## EXTRAIT DU DOCUMENT:
◇ ◇ ◇ ◇

La sécurité des patients dans les hôpitaux libanais a fait l’objet d’une étude nationale, menée par le département de la Santé publique de l’Université américaine de Beyrouth. Les erreurs médicales commises au sein des établissements de santé manquent de transparence. Explications.
La sécurité des patients dans les hôpitaux mérite une attention particulière. Les médias relatent à plusieurs reprises des incidents, des drames, voire des décès liés aux erreurs médicales. Des erreurs qui, pour la plupart, pourraient être évitées. Que savons-nous sur la sécurité des patients et que font les hôpitaux pour protéger les patients? Pour répondre à ces questions fondamentales, une étude nationale sur la sécurité des patients a été menée par le professeur Fadi el-Jardali, professeur associé à l’AUB. Près de 68 hôpitaux et 6807 personnes, dont des infirmiers, des médecins, des pharmaciens, des techniciens, des responsables de la sécurité sanitaire ou employés d’hôpitaux, ont participé à l’étude déjà effectuée dans plusieurs pays étrangers.
Comparativement aux autres pays, dont les Etats-Unis, le Liban enregistre des retards significatifs dans les différents domaines liés à la sécurité des patients, notamment concernant l’impunité des erreurs médicales. Des lacunes ont également été observées au niveau des mesures prises pour protéger le patient. Le Pr Jardali explique que le fait d’ignorer et ne pas admettre les erreurs médicales contribue à en commettre d’autres au lieu d’apprendre de ces erreurs et d’empêcher leur répétition. Au Liban, les professionnels de la santé évitent de dévoiler les erreurs commises et ne se sentent nullement impliqués ou responsables. Près de 81,7% des médecins interrogés considèrent que ces erreurs leur causent du tort et 82,3% craignent qu’elles aient de graves conséquences sur l’avenir de leur profession ou porteront atteinte à leur réputation et ce, même s’ils n’en sont pas responsables personnellement.

◇ ◇ ◇ ◇

## VOS TÂCHES:
A. Réécrivez l'article sur la sécurité des patients au Liban en commençant par « La sécurité des patients dans les hôpitaux mérite » et en allant jusqu'à « plusieurs pays étrangers. ». Remplacez « médias » par « journaux ».
B. Prolongez l'article sur la sécurité des patients dans les hôpitaux libanais après sa dernière phrase.

◇ ◇ ◇ ◇

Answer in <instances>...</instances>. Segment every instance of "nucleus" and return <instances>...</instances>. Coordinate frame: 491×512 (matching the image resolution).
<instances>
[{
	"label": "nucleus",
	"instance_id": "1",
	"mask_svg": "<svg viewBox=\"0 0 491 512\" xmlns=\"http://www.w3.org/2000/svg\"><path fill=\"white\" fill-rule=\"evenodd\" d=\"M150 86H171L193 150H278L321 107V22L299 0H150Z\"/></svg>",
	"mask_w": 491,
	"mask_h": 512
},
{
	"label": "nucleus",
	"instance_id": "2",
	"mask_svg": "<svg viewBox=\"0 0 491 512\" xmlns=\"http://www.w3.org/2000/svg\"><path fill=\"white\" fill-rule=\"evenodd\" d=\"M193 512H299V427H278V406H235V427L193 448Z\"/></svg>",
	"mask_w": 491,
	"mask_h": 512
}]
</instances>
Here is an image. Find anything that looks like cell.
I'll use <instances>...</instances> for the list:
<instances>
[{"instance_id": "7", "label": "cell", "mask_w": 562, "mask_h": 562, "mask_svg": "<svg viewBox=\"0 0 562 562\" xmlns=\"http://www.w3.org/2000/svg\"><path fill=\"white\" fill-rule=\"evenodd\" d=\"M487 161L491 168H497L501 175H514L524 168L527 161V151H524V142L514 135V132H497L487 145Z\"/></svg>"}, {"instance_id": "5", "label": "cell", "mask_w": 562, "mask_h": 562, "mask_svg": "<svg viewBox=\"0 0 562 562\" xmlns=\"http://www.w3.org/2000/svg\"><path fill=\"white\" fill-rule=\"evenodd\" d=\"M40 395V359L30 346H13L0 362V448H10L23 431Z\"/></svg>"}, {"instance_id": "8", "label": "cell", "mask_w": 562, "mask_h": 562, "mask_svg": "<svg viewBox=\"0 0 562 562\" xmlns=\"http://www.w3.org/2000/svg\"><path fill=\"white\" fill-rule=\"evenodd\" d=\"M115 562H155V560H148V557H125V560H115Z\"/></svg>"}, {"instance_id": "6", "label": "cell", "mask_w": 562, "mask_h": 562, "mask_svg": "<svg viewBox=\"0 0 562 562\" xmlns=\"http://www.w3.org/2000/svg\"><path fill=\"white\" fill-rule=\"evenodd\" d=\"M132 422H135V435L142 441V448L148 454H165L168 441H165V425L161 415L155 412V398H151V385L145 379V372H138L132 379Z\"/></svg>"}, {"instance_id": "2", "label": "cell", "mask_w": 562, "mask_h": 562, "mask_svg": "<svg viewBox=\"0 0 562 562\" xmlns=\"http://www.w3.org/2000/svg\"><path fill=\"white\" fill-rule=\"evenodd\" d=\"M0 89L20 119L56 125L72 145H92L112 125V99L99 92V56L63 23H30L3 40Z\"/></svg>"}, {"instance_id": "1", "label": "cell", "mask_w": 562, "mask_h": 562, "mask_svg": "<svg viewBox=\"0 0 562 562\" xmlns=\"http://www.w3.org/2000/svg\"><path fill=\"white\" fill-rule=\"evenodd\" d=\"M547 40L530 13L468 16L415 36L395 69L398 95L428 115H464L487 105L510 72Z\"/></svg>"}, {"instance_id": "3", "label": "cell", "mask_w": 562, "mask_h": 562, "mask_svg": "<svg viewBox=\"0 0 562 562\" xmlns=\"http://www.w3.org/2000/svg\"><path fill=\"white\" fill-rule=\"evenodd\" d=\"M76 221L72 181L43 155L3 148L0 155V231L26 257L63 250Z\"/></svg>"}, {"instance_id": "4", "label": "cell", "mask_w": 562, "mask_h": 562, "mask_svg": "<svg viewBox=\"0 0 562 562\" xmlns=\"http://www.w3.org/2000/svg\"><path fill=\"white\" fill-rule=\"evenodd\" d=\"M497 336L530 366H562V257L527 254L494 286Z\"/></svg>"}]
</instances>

◇ ◇ ◇ ◇

## RÉSULTATS PAR TÂCHE:
A.
La sécurité des patients dans les hôpitaux mérite une attention particulière. Les journaux relatent à plusieurs reprises des incidents, des drames, voire des décès liés aux erreurs médicales. Des erreurs qui, pour la plupart, pourraient être évitées. Que savons-nous sur la sécurité des patients et que font les hôpitaux pour protéger les patients? Pour répondre à ces questions fondamentales, une étude nationale sur la sécurité des patients a été menée par le professeur Fadi el-Jardali, professeur associé à l’AUB. Près de 68 hôpitaux et 6807 personnes, dont des infirmiers, des médecins, des pharmaciens, des techniciens, des responsables de la sécurité sanitaire ou employés d’hôpitaux, ont participé à l’étude déjà effectuée dans plusieurs pays étrangers.

B.
L’étude montre, par ailleurs, que le manque de personnel hospitalier et le débordement de ceux qui se chargent des patients, ont des conséquences sur la sécurité de ces derniers. 72,6% admettent un manque de coordination et de communication entre le personnel hospitalier et les différents sujets impliqués dans les soins, 38,9% d’entre eux notent la crainte de dévoiler ou de signaler des erreurs constatées lors des pratiques médicales. De plus, 43,1% craignent de poser des questions lorsqu’ils constatent une faute médicale particulière.
71,8% des médecins participant à l’étude ont admis, pour leur part, que les erreurs médicales sont souvent utilisées contre eux lorsqu’il s’agit d’un accident particulier. 66% soulignent leur crainte de voir ces erreurs médicales s’ajouter à leur dossier personnel et ce, en l’absence de réelles investigations incriminant le véritable responsable.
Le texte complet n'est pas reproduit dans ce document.